Finowie jako ekipa byli numerem jeden weekendu na mamucie w Oberstdorfie. W konkursie indywidualnym mieli trzech zawodników w dziesiątce, zaś Harri Olli odniósł zwycięstwo z wyśrubowanym rekordem skoczni. W rywalizacji drużynowej triumfowali z 35-ma punktami przewagi nad Rosją i blisko 60-ma nad Austrią - i to bez Villego Larinto. Jest to dobra prognoza przed rozpoczynającymi się już za kilka dni Mistrzostwami Świata w narciarstwie klasycznym.

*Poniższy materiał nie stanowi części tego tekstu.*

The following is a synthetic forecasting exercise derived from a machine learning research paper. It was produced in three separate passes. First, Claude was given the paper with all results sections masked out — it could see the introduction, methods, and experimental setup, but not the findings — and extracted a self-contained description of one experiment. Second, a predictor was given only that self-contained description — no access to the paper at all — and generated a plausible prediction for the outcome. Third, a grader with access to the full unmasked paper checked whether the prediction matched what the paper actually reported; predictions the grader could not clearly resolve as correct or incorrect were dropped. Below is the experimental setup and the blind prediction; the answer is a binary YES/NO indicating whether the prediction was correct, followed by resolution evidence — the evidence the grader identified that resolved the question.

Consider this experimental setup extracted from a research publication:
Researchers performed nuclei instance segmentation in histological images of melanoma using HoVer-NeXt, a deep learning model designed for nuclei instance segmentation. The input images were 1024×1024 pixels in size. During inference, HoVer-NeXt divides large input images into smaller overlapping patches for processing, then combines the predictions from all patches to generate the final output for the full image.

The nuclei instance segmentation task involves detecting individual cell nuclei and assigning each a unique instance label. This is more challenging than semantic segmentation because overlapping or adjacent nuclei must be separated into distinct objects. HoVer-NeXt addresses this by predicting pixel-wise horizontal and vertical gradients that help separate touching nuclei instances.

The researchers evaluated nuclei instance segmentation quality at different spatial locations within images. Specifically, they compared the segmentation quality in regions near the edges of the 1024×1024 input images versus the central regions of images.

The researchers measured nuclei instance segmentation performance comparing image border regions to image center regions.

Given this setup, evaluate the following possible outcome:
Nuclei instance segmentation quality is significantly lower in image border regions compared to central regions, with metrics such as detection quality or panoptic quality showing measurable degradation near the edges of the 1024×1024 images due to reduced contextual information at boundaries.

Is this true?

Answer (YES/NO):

Szkoleniowiec kadry fińskiej Janne Väätäinen już w styczniu podał nazwiska "pewniaków" na najważniejszą imprezę sezonu. Po zawodach w Oberstdorfie sztab ekipy ogłosił, że do Mattiego Hautamäkiego, Villego Larinto i Harriego Olliego dołączą Kalle Keituri oraz Juha-Matti Ruuskanen. Keituri przeplatał w tym sezonie dobre miejsca ze znacznie słabszymi, jednak w ostatni weekend przed mistrzostwami pokazał się bardzo dobrze. Dla Ruuskanena zawody w Oberstdorfie były pierwszym startem w tegorocznym Pucharze Świata - i szansę zawodnik z Kuopio wykorzystał w pełni.

Wcześniej Väätäinen "próbował" Tamiego Kiuru oraz Kaia Kovaljeffa, w zasięgu wzroku byli także Sami Niemi, Jussi Hautamäki i Veli-Matti Lindström, jednak żaden z nich nie spełnił oczekiwań trenera. "Ruuskanen jako jedyny spoza głównej czwórki wykazał odpowiednią postawę" chwali Väätäinen.

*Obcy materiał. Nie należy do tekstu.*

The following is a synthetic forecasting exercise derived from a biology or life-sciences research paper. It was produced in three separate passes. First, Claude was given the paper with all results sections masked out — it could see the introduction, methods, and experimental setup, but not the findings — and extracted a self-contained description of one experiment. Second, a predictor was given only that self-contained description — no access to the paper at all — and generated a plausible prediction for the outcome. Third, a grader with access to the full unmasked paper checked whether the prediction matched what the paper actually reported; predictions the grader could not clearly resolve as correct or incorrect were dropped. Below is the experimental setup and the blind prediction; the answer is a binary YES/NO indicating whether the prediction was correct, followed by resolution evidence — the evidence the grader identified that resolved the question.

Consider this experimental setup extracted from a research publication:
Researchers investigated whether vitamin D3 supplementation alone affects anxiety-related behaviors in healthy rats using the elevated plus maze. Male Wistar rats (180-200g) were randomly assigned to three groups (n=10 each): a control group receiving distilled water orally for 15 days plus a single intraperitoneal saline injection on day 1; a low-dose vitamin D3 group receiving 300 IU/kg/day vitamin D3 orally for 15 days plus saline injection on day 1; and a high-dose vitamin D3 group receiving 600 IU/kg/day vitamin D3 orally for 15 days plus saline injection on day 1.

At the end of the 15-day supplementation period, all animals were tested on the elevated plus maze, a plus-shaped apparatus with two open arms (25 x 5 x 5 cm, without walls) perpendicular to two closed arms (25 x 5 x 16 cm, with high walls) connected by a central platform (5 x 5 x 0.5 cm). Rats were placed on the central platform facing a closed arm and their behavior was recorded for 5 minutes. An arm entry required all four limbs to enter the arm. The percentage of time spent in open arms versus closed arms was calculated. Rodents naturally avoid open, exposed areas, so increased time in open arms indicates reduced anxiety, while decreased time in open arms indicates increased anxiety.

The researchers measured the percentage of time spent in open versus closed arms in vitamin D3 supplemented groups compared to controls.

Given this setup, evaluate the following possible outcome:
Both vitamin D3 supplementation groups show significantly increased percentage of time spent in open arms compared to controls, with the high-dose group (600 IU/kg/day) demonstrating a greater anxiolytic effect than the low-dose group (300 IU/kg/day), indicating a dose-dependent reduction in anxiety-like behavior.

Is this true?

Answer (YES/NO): NO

Ruuskanen będzie w kadrze "zawodnikiem zapasowym" i pojedzie do Liberca dopiero przed konkursem drużynowym, który odbędzie się 28 lutego. Wcześniej będziemy emocjonować się rywalizacją o medale indywidualne. Nie ulega wątpliwości, że w gronie faworytów znajduje się Harri Olli, który wyborną formę potwierdził w Oberstdorfie. Nie można zapominać także o Ville Larinto i Mattim Hautamäkim, którzy tej zimy stawali kilkakrotnie na podium. Wydaje się, że tym razem perspektywy Finów są jaśniejsze niż przed dwoma laty w Sapporo i wkład Kraju Tysiąca Jezior w rywalizację o największe trofea powinien zaspokoić nadzieje kibiców.